Comfort rooms nice to have


It will be awesome to have a toilet worth a whopping P3 million, even without a shower. Or one which has a shower and costing a staggering P4 million. But only if one just wanted to splurge. The former is planned to be put up at the Baywalk and Mendoza Park, and the one with a shower is to be built at the Honda Bay jetty where tourists congregate for island hopping tours.

These projects are the main items included in the 2017 supplemental budget request of the City government now being deliberated at the City Council. Note that they want those toilets done by end of this month of November, or before the fiscal year ends.

Using the Philippines Average Construction Cost as reference, which pegs current construction cost at a low of around P4,000 per sq.m. to a high of P12,000 per sq.m., we come up with a toilet at least the size of a basketball court, in tiles and all.

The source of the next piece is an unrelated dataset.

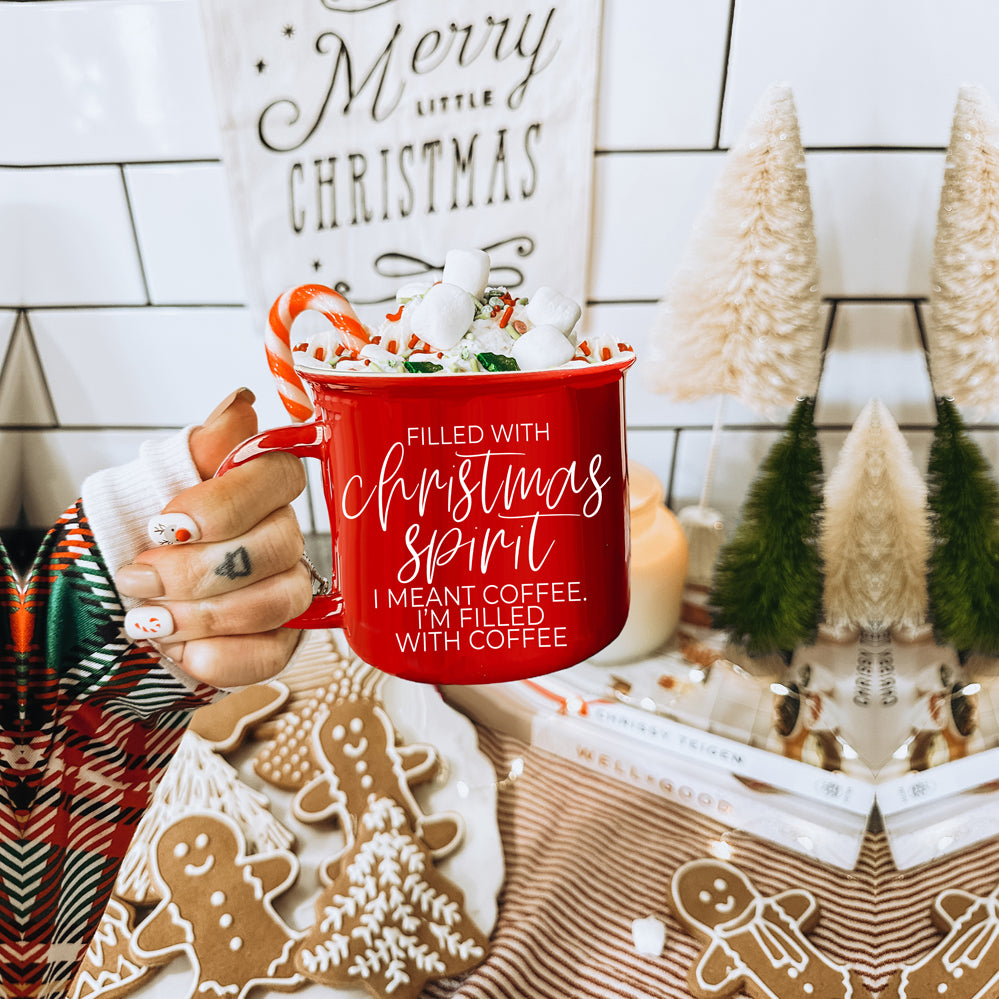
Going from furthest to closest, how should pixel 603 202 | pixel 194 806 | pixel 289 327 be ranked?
pixel 603 202 → pixel 194 806 → pixel 289 327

Now that’s not possible at Mendoza Park, just because of the space requirement. Which means we may want to fit them with automatic flushing toilets from Japan or several jacuzzi rooms in each unit. Maybe we throw in a lounge area which has cable television and free wifi connection. The ideas are aplenty with that high budget ceiling.

We would like to see this happen, as it would be a first and will underscore the City government’s determination to draw in more tourists. There is nothing wrong spending good money on flashy comfort rooms. They are in fact an ingenious branding and marketing strategy adopted by successful establishments. The iconic Ka Lui Restaurant comes up to mind as having one which is not just a comfort room but an art gallery as well.

Even the Department of Tourism has identified as a strategy the putting up clean and well-maintained toilets as important to promote tourism.

The key words here are vision and strategy, something we did not see in the toilet budget. According to news reports, the amount was just plucked from thin air and there was no information available to City councilors how the figures were crunched. Reporters were simply told these will be discussed in the committee anyway.

There was also a separate request of P40 million for the purchase of construction equipment and tools. This seems to be in line with the current administration’s preference not to bid out public works projects but to do it by administration, which is supposed be cheaper on the part of government.

The vision and strategy behind the costly toilets need to be spelled out, if only because from the very outset the price tab is already bordering on silly. The DoT strategy is more practical and grounded. Let’s have toilets that are working, clean and properly maintained. They wouldn’t cost P3 million each. Kalui didn’t cost that much but got good Trip Advisor reviews.

We hope to see a robust discussion on this matter in the City Council sessions as they tackle both the incoming fiscal year’s general budget and this supplemental budget separately. The public needs to understand the rationale behind the budget and the programmatic direction that it supports. Someone needs to ask these things and other hard questions, to assuage fears and criticisms.

The only apprehension is that the entire chamber is a Kuridas team, monolithic in its present ways. The only apparent opposition is in jail for drugs charges. Still, we hope some of its members will rise to the occasion and demand for transparency, starting with probing the intention and rationale behind an expensive toilet.